* DATASET EXCERPTS:
━━━━━━━━━━

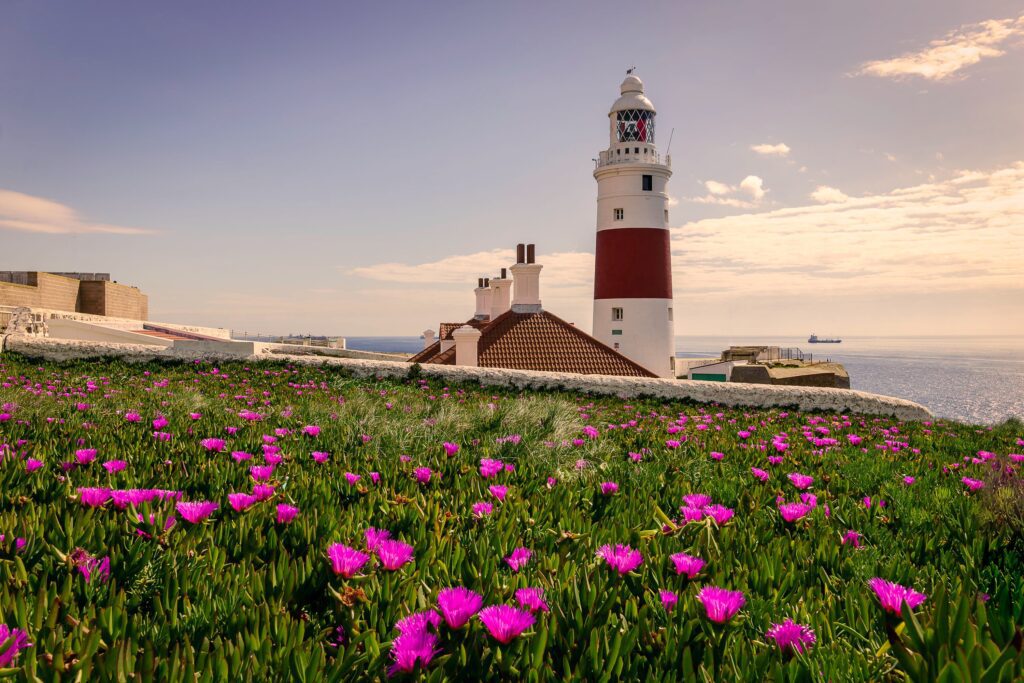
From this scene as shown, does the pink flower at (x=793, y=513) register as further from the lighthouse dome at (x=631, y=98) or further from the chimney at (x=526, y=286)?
the lighthouse dome at (x=631, y=98)

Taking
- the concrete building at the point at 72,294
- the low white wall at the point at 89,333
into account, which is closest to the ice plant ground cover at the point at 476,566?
the low white wall at the point at 89,333

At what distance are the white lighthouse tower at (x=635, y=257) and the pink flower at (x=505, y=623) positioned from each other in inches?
1013

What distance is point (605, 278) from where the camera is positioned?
27.5 metres

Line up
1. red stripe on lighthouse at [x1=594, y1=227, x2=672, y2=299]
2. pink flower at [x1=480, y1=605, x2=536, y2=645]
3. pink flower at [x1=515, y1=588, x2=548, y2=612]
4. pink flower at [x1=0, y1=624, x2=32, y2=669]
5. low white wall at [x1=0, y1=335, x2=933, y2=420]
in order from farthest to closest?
red stripe on lighthouse at [x1=594, y1=227, x2=672, y2=299] < low white wall at [x1=0, y1=335, x2=933, y2=420] < pink flower at [x1=515, y1=588, x2=548, y2=612] < pink flower at [x1=480, y1=605, x2=536, y2=645] < pink flower at [x1=0, y1=624, x2=32, y2=669]

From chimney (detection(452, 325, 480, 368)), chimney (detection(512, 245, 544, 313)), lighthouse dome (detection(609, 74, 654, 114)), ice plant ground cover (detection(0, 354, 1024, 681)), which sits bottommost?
ice plant ground cover (detection(0, 354, 1024, 681))

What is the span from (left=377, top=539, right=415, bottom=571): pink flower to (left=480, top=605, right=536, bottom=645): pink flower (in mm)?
419

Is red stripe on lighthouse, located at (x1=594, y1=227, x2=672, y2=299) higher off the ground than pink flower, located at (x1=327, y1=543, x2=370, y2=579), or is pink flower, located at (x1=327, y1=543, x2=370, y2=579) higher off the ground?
red stripe on lighthouse, located at (x1=594, y1=227, x2=672, y2=299)

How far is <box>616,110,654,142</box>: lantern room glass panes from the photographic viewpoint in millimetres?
28344

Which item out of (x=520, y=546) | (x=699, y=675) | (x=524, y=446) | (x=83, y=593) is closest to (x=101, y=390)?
(x=524, y=446)

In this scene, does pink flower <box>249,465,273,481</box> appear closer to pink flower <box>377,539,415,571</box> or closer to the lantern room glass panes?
pink flower <box>377,539,415,571</box>

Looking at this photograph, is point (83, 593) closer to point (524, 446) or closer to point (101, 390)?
point (524, 446)

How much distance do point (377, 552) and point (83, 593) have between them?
0.87 meters

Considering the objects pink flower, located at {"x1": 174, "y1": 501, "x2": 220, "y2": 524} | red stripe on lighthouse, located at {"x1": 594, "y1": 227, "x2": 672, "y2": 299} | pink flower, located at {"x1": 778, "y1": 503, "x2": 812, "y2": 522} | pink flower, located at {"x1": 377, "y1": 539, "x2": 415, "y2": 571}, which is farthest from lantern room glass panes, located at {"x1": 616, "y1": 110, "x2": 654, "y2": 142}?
pink flower, located at {"x1": 377, "y1": 539, "x2": 415, "y2": 571}

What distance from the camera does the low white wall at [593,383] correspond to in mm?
11953
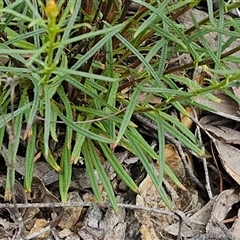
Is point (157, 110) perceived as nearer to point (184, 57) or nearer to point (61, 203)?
point (61, 203)

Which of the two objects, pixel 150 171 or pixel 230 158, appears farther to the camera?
pixel 230 158

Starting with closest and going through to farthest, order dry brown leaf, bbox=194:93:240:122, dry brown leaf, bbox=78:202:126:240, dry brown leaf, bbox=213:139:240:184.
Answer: dry brown leaf, bbox=78:202:126:240
dry brown leaf, bbox=213:139:240:184
dry brown leaf, bbox=194:93:240:122

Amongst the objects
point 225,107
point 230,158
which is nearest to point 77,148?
point 230,158

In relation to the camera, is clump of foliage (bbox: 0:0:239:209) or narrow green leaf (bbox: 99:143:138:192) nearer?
clump of foliage (bbox: 0:0:239:209)

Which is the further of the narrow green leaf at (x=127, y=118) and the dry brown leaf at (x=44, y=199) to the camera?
the dry brown leaf at (x=44, y=199)

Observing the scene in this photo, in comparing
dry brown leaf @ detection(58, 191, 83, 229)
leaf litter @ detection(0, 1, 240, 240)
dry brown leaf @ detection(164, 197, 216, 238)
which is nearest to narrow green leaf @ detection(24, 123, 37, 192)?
leaf litter @ detection(0, 1, 240, 240)

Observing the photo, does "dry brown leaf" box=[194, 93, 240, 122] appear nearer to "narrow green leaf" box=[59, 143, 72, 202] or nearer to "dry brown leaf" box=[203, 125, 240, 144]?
"dry brown leaf" box=[203, 125, 240, 144]

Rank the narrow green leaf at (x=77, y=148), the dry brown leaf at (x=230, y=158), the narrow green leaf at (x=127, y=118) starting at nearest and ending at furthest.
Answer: the narrow green leaf at (x=127, y=118)
the narrow green leaf at (x=77, y=148)
the dry brown leaf at (x=230, y=158)

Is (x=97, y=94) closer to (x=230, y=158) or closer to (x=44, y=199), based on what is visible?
(x=44, y=199)

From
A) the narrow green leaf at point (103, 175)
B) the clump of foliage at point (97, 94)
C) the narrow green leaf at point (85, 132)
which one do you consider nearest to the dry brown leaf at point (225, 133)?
the clump of foliage at point (97, 94)

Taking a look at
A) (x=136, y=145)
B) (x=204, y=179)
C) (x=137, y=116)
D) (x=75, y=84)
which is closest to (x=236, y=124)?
(x=204, y=179)

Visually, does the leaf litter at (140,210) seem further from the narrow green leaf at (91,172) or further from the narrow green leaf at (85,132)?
the narrow green leaf at (85,132)
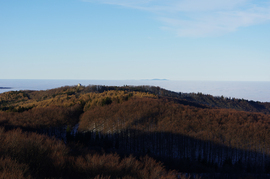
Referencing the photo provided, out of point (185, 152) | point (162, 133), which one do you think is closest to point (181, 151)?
point (185, 152)

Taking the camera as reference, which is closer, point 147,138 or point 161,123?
point 147,138

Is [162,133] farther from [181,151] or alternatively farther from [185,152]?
[185,152]

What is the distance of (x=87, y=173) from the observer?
16.6 metres

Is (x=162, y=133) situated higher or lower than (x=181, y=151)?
higher

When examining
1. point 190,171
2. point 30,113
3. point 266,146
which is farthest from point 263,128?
point 30,113

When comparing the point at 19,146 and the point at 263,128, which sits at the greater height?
the point at 19,146

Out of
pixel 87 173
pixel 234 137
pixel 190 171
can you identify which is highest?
pixel 87 173

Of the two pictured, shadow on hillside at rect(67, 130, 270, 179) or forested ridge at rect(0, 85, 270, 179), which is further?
forested ridge at rect(0, 85, 270, 179)

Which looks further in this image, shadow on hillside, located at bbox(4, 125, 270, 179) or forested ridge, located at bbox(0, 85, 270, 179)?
forested ridge, located at bbox(0, 85, 270, 179)

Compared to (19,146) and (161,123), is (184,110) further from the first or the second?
(19,146)

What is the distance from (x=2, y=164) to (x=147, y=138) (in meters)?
43.6

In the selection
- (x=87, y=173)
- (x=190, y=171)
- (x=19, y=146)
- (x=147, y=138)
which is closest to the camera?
(x=87, y=173)

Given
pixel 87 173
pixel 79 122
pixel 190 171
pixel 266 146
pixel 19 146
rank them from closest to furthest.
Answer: pixel 87 173 → pixel 19 146 → pixel 190 171 → pixel 266 146 → pixel 79 122

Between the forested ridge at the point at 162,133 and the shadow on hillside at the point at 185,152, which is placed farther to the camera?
the forested ridge at the point at 162,133
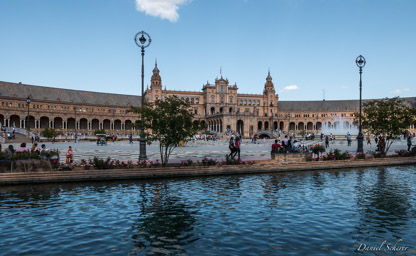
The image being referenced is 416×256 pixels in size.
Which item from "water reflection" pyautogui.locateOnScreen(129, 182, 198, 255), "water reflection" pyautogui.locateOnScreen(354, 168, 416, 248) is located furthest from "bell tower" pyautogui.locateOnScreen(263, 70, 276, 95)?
"water reflection" pyautogui.locateOnScreen(129, 182, 198, 255)

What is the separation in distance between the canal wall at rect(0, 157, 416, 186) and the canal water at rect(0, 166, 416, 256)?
680 mm

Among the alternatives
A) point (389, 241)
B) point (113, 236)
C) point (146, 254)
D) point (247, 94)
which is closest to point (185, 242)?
point (146, 254)

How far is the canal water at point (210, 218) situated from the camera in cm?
791

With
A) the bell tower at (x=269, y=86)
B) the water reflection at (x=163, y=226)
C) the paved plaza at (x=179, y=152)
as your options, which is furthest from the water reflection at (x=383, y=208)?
the bell tower at (x=269, y=86)

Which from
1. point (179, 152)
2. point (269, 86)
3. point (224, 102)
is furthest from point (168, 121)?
point (269, 86)

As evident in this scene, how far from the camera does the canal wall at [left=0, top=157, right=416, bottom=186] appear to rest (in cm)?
1589

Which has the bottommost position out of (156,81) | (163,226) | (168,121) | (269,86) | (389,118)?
(163,226)

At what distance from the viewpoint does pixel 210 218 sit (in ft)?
33.9

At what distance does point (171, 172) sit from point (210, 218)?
791 cm

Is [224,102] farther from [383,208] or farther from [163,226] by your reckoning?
[163,226]

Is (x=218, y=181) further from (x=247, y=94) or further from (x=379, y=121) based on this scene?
(x=247, y=94)

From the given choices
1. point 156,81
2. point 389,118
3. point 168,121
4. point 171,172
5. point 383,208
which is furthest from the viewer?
point 156,81

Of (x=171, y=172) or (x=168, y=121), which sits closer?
(x=171, y=172)

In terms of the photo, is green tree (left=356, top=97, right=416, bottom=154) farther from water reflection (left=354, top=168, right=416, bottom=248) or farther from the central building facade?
the central building facade
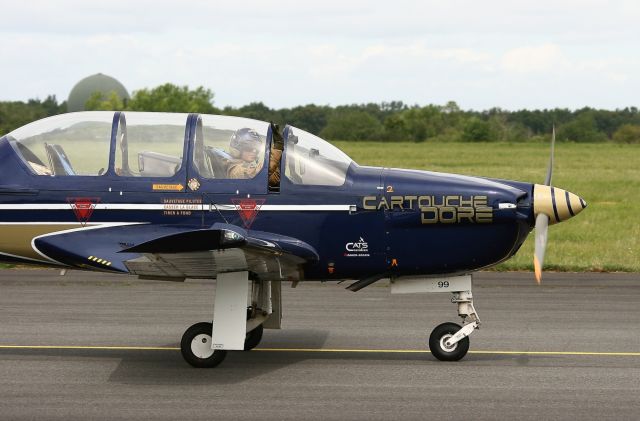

━━━━━━━━━━

* PROBLEM TO SOLVE: Report how many lines of the entries contain the string "rect". Give only the number.

* EXERCISE SOLUTION: 3